The national median daily cost for a private bed in a nursing home in 2019 was $280 a day, or $102,200 a year — up nearly 2 percent from a year ago, according to insurance company Genworth's 2019 cost of care survey. A yearlong stay in your own room at an assisted living facility runs $48,612.
Those are big numbers that can eat through a retirement nest egg quickly. The average 401(k) balance was $105,200 at the end of September 2019, according to Fidelity Investments.
What's the sweet spot?
So what's the right age to buy a long-term care policy that keeps premiums affordable while saving you money on total premiums paid over the life of the policy?
Sure, you could get a policy with a lower premium in your 40s or when you turn 50. But you'll likely be paying premiums for more than two decades before you file a claim.
Shopping for long-term care insurance
Long-term care insurance premiums are cheaper at a younger age. But shopping for a policy between 60 and 65, starting at age 55 for couples, may get you the best combination of monthly affordability and fewer total dollars spent.

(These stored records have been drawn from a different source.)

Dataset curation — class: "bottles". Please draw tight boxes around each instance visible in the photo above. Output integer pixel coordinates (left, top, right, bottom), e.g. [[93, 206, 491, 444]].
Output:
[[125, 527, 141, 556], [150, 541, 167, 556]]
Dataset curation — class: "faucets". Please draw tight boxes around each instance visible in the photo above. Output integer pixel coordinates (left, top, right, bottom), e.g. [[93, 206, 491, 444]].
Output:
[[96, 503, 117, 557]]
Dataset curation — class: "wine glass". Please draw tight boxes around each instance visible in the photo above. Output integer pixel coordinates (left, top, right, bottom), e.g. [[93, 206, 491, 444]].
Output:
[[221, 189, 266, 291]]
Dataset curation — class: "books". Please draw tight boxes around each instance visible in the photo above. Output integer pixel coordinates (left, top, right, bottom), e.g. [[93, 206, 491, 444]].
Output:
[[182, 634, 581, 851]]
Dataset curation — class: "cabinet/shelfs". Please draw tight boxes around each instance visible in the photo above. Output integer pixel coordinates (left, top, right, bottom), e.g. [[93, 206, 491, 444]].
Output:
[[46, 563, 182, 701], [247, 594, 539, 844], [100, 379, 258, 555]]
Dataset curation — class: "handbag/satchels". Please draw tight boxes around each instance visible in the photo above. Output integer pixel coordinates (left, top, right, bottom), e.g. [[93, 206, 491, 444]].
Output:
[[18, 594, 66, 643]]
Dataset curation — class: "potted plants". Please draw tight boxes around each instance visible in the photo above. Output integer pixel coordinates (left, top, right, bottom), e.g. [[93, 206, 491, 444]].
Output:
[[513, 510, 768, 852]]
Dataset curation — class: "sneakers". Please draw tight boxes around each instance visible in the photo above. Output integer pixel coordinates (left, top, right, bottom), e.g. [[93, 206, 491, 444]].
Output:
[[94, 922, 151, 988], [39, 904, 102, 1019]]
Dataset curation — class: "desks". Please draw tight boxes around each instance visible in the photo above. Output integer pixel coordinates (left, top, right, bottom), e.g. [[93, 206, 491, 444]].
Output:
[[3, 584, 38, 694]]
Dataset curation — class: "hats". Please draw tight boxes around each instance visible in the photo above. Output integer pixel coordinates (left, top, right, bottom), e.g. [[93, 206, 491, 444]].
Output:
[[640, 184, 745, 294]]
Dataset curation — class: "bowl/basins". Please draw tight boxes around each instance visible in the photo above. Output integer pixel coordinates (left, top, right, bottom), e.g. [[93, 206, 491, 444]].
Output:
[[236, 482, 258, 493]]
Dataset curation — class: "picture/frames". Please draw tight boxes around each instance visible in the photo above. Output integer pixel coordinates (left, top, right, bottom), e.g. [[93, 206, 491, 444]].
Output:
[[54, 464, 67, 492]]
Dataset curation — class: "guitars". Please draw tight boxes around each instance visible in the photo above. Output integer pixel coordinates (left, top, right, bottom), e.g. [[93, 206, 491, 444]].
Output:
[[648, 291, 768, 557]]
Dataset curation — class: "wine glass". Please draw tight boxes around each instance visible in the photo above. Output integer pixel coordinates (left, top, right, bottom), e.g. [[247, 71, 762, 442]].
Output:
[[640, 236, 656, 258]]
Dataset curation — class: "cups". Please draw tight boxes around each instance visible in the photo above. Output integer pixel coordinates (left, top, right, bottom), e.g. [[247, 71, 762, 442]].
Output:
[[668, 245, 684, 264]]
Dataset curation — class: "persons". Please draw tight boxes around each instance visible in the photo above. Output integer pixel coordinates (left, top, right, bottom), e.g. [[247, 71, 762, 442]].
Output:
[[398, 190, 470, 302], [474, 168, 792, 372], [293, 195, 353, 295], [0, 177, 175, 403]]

People older than 70 file more than 95 percent of long-term care insurance claims, and nearly 7 in 10 claims are filed after age 81, the American Association for Long-Term Care Insurance reports.
But if you live in New Jersey and wait until age 70 to purchase a policy that pays $250 a day for a private room in a nursing home for up to two years, your monthly premium will more than double (about 130 percent of the bill for someone buying at age 50), according to Genworth's long-term care cost calculator.
In this example, if a man alone got a policy at age 50, then the premium to receive $182,500 in covered benefits for a claim at 79 — the average age for filing a claim, according to the long-term care insurance group — would be $56,278, based on a monthly premium of $161.72. Waiting until 70 would mean a monthly premium of $370.88.
A woman pays more every step of the way when she's not part of a couple — as little as $43 more a month at age 50 and as much as $145 more at 70.
Rates for couples of the same age, no matter what gender, are less than double for the man alone.